__Written request__.
Rewrite the records below, changing every "stone step" to "stone stair" and leaving everything else the same.

__Entries provided__.
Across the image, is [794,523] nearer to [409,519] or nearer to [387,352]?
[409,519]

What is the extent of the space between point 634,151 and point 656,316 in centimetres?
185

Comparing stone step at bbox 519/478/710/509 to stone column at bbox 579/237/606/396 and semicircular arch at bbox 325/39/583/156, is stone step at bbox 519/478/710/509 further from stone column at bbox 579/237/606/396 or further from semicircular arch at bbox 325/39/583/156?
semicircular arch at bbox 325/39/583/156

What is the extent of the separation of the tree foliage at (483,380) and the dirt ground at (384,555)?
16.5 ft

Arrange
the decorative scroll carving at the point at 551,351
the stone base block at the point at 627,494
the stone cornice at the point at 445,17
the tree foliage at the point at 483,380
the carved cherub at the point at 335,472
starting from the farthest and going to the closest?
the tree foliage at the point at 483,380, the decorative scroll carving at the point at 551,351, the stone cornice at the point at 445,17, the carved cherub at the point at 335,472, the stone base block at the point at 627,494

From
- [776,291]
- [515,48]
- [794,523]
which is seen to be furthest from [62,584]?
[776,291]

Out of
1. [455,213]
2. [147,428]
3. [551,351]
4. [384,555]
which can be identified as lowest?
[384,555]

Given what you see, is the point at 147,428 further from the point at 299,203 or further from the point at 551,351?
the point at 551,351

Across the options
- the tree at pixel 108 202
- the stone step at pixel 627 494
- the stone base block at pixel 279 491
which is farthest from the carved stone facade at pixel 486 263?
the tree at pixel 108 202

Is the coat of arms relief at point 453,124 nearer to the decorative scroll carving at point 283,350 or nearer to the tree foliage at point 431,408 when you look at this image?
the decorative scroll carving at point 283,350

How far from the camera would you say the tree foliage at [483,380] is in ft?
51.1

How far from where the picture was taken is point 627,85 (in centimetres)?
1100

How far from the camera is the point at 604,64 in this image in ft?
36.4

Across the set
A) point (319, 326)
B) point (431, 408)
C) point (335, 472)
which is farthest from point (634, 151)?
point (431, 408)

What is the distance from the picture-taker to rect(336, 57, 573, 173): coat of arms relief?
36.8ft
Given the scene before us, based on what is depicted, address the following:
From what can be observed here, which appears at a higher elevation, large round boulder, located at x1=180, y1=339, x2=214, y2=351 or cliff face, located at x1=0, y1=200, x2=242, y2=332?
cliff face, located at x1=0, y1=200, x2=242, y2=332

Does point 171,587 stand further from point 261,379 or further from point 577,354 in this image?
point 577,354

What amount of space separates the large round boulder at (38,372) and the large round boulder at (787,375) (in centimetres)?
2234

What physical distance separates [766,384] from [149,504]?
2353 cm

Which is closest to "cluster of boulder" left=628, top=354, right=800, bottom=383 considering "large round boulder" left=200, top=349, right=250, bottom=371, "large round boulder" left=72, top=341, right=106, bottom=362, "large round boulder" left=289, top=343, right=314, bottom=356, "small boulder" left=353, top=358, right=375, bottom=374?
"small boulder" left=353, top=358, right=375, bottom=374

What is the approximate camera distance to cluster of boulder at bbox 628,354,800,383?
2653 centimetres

__Exercise answer__.
Across the image, is [794,523] nearer to [409,519] or nearer to [387,352]?
[409,519]

What is the extent of the space between point 634,151 and point 656,316 in centimetres?
185

Comparing stone stair at bbox 519/478/710/509 to stone column at bbox 579/237/606/396 and semicircular arch at bbox 325/39/583/156, is stone stair at bbox 519/478/710/509 further from stone column at bbox 579/237/606/396 or further from semicircular arch at bbox 325/39/583/156?
semicircular arch at bbox 325/39/583/156

What is the extent of the separation of the tree foliage at (483,380) and the dirt ground at (384,555)?
16.5 ft

Arrange
the decorative scroll carving at the point at 551,351
the stone base block at the point at 627,494
the stone cornice at the point at 445,17
the tree foliage at the point at 483,380
the carved cherub at the point at 335,472
starting from the farthest and going to the closest?
the tree foliage at the point at 483,380, the decorative scroll carving at the point at 551,351, the stone cornice at the point at 445,17, the carved cherub at the point at 335,472, the stone base block at the point at 627,494

From
- [776,291]
- [515,48]
- [794,523]
which is seen to be furthest from [62,584]?
[776,291]

Out of
1. [455,213]
2. [147,428]
3. [551,351]
4. [384,555]
which can be identified as lowest?
[384,555]

Given what you see, is the point at 147,428 further from the point at 299,203 or further from the point at 551,351?
the point at 551,351

Across the options
- the tree at pixel 108 202
- the stone stair at pixel 627 494
- the stone base block at pixel 279 491
which is farthest from the carved stone facade at pixel 486 263?
the tree at pixel 108 202

Is the coat of arms relief at point 453,124 nearer to the decorative scroll carving at point 283,350 or nearer to the tree foliage at point 431,408 when you look at this image?
the decorative scroll carving at point 283,350

How far from the camera would you say the tree foliage at [483,380] is in ft?
51.1

How far from where the picture was taken is point 627,85 (in centimetres)?
1100

How far from the camera is the point at 604,64 in this image in ft?
36.4

Across the set
A) point (319, 326)
B) point (431, 408)
C) point (335, 472)
which is farthest from point (634, 151)?
point (431, 408)

What is the distance from the picture-taker to rect(336, 57, 573, 173): coat of arms relief?
36.8ft
Given the scene before us, based on what is depicted, address the following:
From what can be observed here, which appears at a higher elevation, large round boulder, located at x1=180, y1=339, x2=214, y2=351 or cliff face, located at x1=0, y1=200, x2=242, y2=332?
cliff face, located at x1=0, y1=200, x2=242, y2=332

Does point 171,587 stand further from point 261,379 or further from point 577,354 in this image?
point 577,354

What amount of space separates the large round boulder at (38,372) and the large round boulder at (787,375) (in centimetres)?
2234

What physical distance separates [766,384] from [149,504]?
2353 cm

Which is closest to "cluster of boulder" left=628, top=354, right=800, bottom=383 considering "large round boulder" left=200, top=349, right=250, bottom=371, "large round boulder" left=72, top=341, right=106, bottom=362, "large round boulder" left=289, top=343, right=314, bottom=356, "small boulder" left=353, top=358, right=375, bottom=374?
"small boulder" left=353, top=358, right=375, bottom=374

What is the approximate camera distance to cluster of boulder at bbox 628,354,800,383?
2653 centimetres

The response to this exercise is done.